For 5bnZHzXqdRwun6NkzMgksUirAdspUnUwLBFYG91QC55p, the final ping for keepalive is: [2023-05-06 20:46:43.015978 +08:00] INFO [ThreadId(19)] [component\cyfs-bdt\src\sn\client\ping\clients.rs:461] PingClients{local:5bnZHzXqdRwun6NkzMgksUirAdspUnUwLBFYG91QC55p} ping-resp, sn: 5bnZVFY5EYo6LXxrUKahLTEYqSExZZ7tkFvEDwfyojMt/L4udp120.24.55.87:8070, seq: 4211558552. [2023-05-06 20:47:08.043060 +08:00] INFO [ThreadId(19)] [component\cyfs-bdt\src\sn\client\ping\clients.rs:461] PingClients{local:5bnZHzXqdRwun6NkzMgksUirAdspUnUwLBFYG91QC55p} ping-resp, sn: 5bnZVFY5EYo6LXxrUKahLTEYqSExZZ7tkFvEDwfyojMt/L4udp120.24.55.87:8070, seq: 4211558553.
And 5bnZHzZXgN4JsbKaFsqZ75HczHHh5dsrcAh9Ake4wKwA connect 5bnZHzXqdRwun6NkzMgksUirAdspUnUwLBFYG91QC55p failure starts from: [2023-05-06 20:57:30.856635 +08:00] ERROR [ThreadId(7)] [component\cyfs-bdt\src\tunnel\builder\connect_stream\builder.rs:328] ConnectStreamBuilder{stream:StreamContainer {sequence:TempSeq(4211602500), local:5bnZHzZXgN4JsbKaFsqZ75HczHHh5dsrcAh9Ake4wKwA, remote:5bnZHzXqdRwun6NkzMgksUirAdspUnUwLBFYG91QC55p, port:84, id:1638150600 }} call sn session failed, sn=5bnZVFY5EYo6LXxrUKahLTEYqSExZZ7tkFvEDwfyojMt, err=err: (NotFound, sn response error, None)

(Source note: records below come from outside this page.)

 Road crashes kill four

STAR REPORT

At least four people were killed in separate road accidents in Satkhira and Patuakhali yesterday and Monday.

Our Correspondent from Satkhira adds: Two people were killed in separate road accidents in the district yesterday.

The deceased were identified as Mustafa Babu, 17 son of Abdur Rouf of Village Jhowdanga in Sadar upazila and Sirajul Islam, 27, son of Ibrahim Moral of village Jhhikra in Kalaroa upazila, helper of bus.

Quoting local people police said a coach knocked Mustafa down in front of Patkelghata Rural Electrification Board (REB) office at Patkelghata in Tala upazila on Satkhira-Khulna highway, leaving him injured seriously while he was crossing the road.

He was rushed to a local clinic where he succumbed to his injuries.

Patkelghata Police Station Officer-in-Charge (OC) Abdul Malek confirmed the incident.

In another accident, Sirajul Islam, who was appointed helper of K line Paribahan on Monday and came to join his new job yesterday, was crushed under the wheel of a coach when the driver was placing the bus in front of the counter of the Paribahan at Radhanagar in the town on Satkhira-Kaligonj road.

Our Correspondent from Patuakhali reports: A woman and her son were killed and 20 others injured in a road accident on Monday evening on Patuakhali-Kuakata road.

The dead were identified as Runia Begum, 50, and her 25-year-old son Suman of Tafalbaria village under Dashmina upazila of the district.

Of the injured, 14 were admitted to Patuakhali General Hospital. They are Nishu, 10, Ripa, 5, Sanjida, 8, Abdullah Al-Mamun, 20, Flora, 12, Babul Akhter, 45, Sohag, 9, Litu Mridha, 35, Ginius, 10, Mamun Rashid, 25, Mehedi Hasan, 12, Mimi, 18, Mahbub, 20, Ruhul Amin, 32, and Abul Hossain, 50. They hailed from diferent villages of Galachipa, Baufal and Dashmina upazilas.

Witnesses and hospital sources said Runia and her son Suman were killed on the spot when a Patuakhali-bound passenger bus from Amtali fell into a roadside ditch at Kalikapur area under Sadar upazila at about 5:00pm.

The sn-miner use client_ping_timeout(default is 25s) to purge clients' cache, so, it's because 5bn..55p hasn't pinged from keep alive for too long, SN thinks it has dropped, resulting in a NotFound when 5bn..KwA calls, thus the connection fails.
So this problem, is also bdt's sn ping stopped unexpectedly, resulting in the problem of being considered offline by the SN server?
It should be the same or similar problem as the one below
#250
So we need to review the SN ping logic inside the bdt stack to see what would cause the ping loop to be aborted
All tasks are blocked, causing the bdt-stack is unable to communicate properly:
[2023-05-06 20:47:19.246450 +08:00] WARN [ThreadId(7)] [component\cyfs-stack\src\interface\http_bdt_listener.rs:198] bdt http request complete with error! status=501, seq=TempSeq(4211563355), during=341ms
[2023-05-06 20:48:00.881778 +08:00] INFO [ThreadId(12)] [component\cyfs-debug\src\check\dead.rs:145] process still alive ThreadId(12), 1.1.1.83-beta (23-05-04)
[2023-05-06 20:49:00.882825 +08:00] INFO [ThreadId(12)] [component\cyfs-debug\src\check\dead.rs:145] process still alive ThreadId(12), 1.1.1.83-beta (23-05-04)
[2023-05-06 20:50:00.883364 +08:00] INFO [ThreadId(12)] [component\cyfs-debug\src\check\dead.rs:145] process still alive ThreadId(12), 1.1.1.83-beta (23-05-04)
[2023-05-06 20:51:00.885583 +08:00] INFO [ThreadId(12)] [component\cyfs-debug\src\check\dead.rs:145] process still alive ThreadId(12), 1.1.1.83-beta (23-05-04)
[2023-05-06 20:52:00.887406 +08:00] INFO [ThreadId(12)] [component\cyfs-debug\src\check\dead.rs:145] process still alive ThreadId(12), 1.1.1.83-beta (23-05-04)
[2023-05-06 20:52:00.887488 +08:00] ERROR [ThreadId(12)] [component\cyfs-debug\src\check\dead.rs:122] task system dead timeout, now will exit process! last_active=13327850820839775
After 5 minutes and 30 seconds, when querying 5bnZHzXqdRwun6NkzMgksUirAdspUnUwLBFYG91QC55p through sn, it will definitely not be found, and during this period, there will be no communication with it:
SN remove 5bnZHzXqdRwun6NkzMgksUirAdspUnUwLBFYG91QC55p's cache item, so not found:
[2023-05-06 20:57:30.856635 +08:00] ERROR [ThreadId(7)] [component\cyfs-bdt\src\tunnel\builder\connect_stream\builder.rs:328] ConnectStreamBuilder{stream:StreamContainer {sequence:TempSeq(4211602500), local:5bnZHzZXgN4JsbKaFsqZ75HczHHh5dsrcAh9Ake4wKwA, remote:5bnZHzXqdRwun6NkzMgksUirAdspUnUwLBFYG91QC55p, port:84, id:1638150600 }} call sn session failed, sn=5bnZVFY5EYo6LXxrUKahLTEYqSExZZ7tkFvEDwfyojMt, err=err: (NotFound, sn response error, None)
Task is blocked, so all the packets can no be handle:
[2023-05-06 20:49:24.056021 +08:00] INFO [ThreadId(6)] [component\cyfs-bdt\src\tunnel\udp.rs:148] UdpTunnel{local:L4udp192.168.100.75:8051,remote:L4udp192.168.100.75:8050} dead for connecting timeout
When the check\dead.rs detect this situation, the gateway will be restart? If so, the device an be connected after 5min.